── PASSAGE PRÉSENTÉ
Nicolas de Staël, Face au Havre

Nicolas de Staël, Face au Havre
Nicolas de Staël, Face au Havre

mercredi 19 janvier 2011

L'inconnaissable

Quand tu dors, des chevaux courent vers la rivière du lit. Ce qu’ils y boivent, les fièvres qu’ils y calment, les frissons qui les parcourent alors, voici bien le monde qui m’est refusé par tes yeux fermés. Ta peau c’est douceur d’enfance, goût de crème à la noisette, ta peau c’est la frontière dont il faut me satisfaire. Illusion de tes muqueuses, c’est encore ta peau, plus douce encore, plus humide, mais ta peau, ta peau de l’intérieur, qui protège ton royaume dont je ne sais rien. Peut-être, derrière tes paupières, un archer qui sent l’humus, un chien à l’œil rouge, un jeune homme un peu trop blond, ta mère assise sur un canapé de cuir, des tableaux sur Excel, je n’en sais rien. Peut-être suis-je dans le jardin dont tu rêves, roses trémières, delphiniums… Je cueille un bouquet, qui sait ? Je veux un cerisier où les merles picorent. Y est-il derrière ta peau ? S’il y est, qu’il neige de fleurs, que ton mystère me soit beauté.

lundi 17 janvier 2011

Début de la fin (fin)

Alors, au retour tu t’es mis sur le lit de repos, tu t’es lové, et quand je suis redescendu, tu pleurais, je t’ai pris dans mes bras, j’ai absorbé tes sanglots je me suis inventé calme et douceur, je t’ai parlé comme à mon neveu quand il a du chagrin, je savais ce que tu allais me dire, je t’ai calmé pour que tu puisses le dire, tu as balbutié « je crois que c’est fini » et c’était fini en effet.

dimanche 9 janvier 2011

Provins

Voués au rez-de-chaussée, ils voient près de l’escalier, une longue coulure verte d’algues. Les lieux ont un nom. C’est aux Sablons que mène la pente qu’ils dévalent les jeudis de vélo, d’écorchure, de goûters dans les douves. Des fenêtres de l’appartement la mère surveille la cabane, tente de manches à balais, de tabourets et de couvertures grises. Y sont invitées deux petites filles dont la mère parle avec l’accent pied-noir. Quand ils vont chez elles, ils regardent fascinés la jambe artificielle dans le porte-parapluie. Le père, un ancien légionnaire, a sauté sur une mine. On dit que lors des bals il danse et que son moignon saigne.

jeudi 6 janvier 2011

début de la fin (suite)
────
── ENTRÉES EXTRAITES
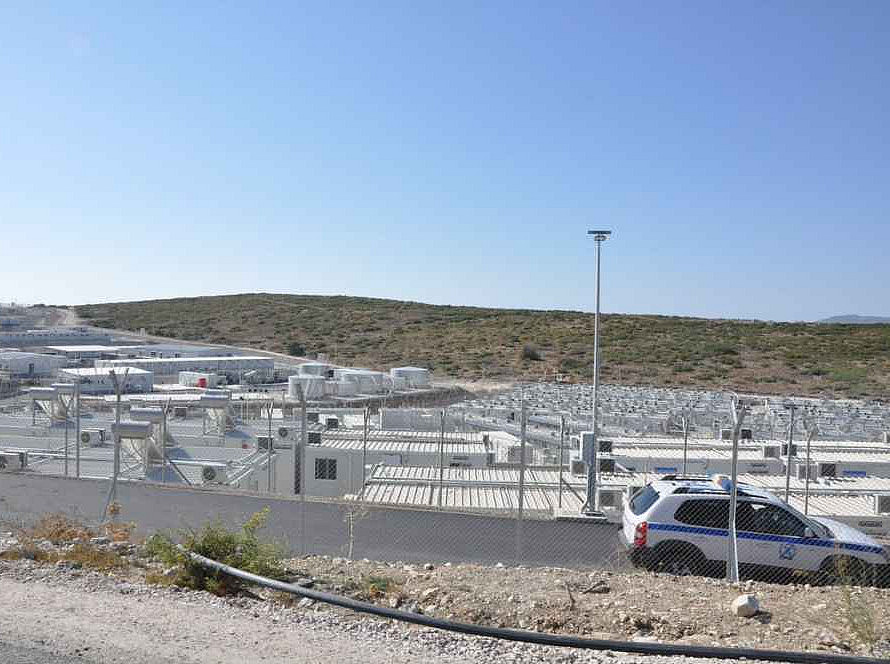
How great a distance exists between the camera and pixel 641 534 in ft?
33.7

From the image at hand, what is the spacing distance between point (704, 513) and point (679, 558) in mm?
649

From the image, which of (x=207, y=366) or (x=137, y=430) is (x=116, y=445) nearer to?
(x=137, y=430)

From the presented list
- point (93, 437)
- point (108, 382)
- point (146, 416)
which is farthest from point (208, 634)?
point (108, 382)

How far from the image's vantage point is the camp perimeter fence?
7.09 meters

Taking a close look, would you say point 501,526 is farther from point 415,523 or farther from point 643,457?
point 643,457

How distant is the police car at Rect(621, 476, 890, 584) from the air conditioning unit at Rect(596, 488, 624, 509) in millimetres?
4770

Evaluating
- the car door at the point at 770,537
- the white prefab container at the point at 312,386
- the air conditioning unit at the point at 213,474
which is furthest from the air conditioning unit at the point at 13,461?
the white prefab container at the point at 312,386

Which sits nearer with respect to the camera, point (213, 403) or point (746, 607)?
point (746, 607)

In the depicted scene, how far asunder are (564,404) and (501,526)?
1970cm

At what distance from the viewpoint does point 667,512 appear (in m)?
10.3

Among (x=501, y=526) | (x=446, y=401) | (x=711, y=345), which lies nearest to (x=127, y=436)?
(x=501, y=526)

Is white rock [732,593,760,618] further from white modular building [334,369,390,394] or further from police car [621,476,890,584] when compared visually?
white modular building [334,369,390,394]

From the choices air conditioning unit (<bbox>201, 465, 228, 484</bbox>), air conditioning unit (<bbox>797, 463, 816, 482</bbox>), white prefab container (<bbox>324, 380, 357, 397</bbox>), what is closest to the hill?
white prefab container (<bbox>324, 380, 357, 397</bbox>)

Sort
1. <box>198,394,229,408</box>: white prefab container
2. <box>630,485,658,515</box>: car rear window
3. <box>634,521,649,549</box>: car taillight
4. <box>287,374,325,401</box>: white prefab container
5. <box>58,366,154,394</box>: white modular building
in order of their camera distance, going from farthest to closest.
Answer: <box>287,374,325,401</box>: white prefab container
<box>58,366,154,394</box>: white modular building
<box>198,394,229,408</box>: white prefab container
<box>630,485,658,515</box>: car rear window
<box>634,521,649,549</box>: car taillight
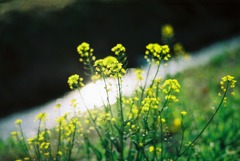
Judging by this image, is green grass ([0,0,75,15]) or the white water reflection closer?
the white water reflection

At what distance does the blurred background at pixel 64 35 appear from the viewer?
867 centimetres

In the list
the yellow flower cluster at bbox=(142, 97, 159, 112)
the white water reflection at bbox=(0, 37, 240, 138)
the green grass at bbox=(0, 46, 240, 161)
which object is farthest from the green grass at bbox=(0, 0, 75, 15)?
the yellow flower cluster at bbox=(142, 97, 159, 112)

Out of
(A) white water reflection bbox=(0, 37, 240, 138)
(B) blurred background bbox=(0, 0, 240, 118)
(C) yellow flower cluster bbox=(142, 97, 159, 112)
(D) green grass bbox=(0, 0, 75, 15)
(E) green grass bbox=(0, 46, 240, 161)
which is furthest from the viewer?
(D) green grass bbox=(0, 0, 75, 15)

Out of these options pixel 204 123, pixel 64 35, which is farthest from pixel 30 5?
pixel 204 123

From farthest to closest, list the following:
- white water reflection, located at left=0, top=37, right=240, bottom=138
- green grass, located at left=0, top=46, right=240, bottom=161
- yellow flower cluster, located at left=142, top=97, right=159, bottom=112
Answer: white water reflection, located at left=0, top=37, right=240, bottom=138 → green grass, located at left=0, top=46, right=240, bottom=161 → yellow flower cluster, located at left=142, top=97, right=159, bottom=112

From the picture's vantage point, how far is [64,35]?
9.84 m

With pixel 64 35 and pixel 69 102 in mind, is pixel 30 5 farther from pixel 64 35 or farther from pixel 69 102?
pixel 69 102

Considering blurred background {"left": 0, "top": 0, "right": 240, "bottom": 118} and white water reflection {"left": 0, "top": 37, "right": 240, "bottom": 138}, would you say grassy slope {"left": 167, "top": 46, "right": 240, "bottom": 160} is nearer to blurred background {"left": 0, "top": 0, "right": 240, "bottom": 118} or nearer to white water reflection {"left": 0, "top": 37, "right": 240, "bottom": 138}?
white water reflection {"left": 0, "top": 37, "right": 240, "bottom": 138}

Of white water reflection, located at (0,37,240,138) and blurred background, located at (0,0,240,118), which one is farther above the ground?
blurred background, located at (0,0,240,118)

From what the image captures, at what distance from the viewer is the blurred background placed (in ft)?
────
- _EXERCICES_:
- a) D'après les textes datés de janvier 2011, qu'est-il arrivé au père des deux petites filles ?
- b) Rédigez la suite des textes datés de janvier 2011, à partir du dernier titre, « début de la fin (suite) ».

- _RÉSULTATS PAR EXERCICE_:
- a) Ancien légionnaire, il a sauté sur une mine.

- b)
Ils s’appellent au téléphone avec des précautions de grands brûlés qui savent que toucher fait mal, que la nouvelle peau, vive sous le baume, n’est pas prête à la caresse. De ce qu’il reste, de la mue, ils voudraient en vivre encore, lézards régressifs. Ils savent que c’est vain, que les mots n’y changent rien, que les efforts aggravent les déchirures et ils se parlent à jamais sans raccommodage.

mardi 4 janvier 2011

Casablanquer 3

Je lance, osselets de hasard, mes mains. Qu'agripperont-elles, dans le soir de Casa ? —Le cri d'une femme égorgée, si bref, avec sa mort inscrite dans notre silence. Nous étions trois amis pétrifiés par le cri, plus court, ça ne pouvait pas exister. Plus fort, on n'imaginait pas. On avait trop bu (Arnaud et moi, en tous les cas), on n'a plus ri du tout. Sa mort sur nos trois dos, Zakaria, Hervé, Arnaud, son corps là quelque part, et plus un mot. Trois grands hâbleurs muets d'un seul coup, dessaoulés d'un seul cri. Je reprends mes phalanges dans la nuit de Casa. Je voudrais dormir. Je vis dans un quartier paisible. Mais ce cri ? —Rien. Du quotidien. La mort à Casa.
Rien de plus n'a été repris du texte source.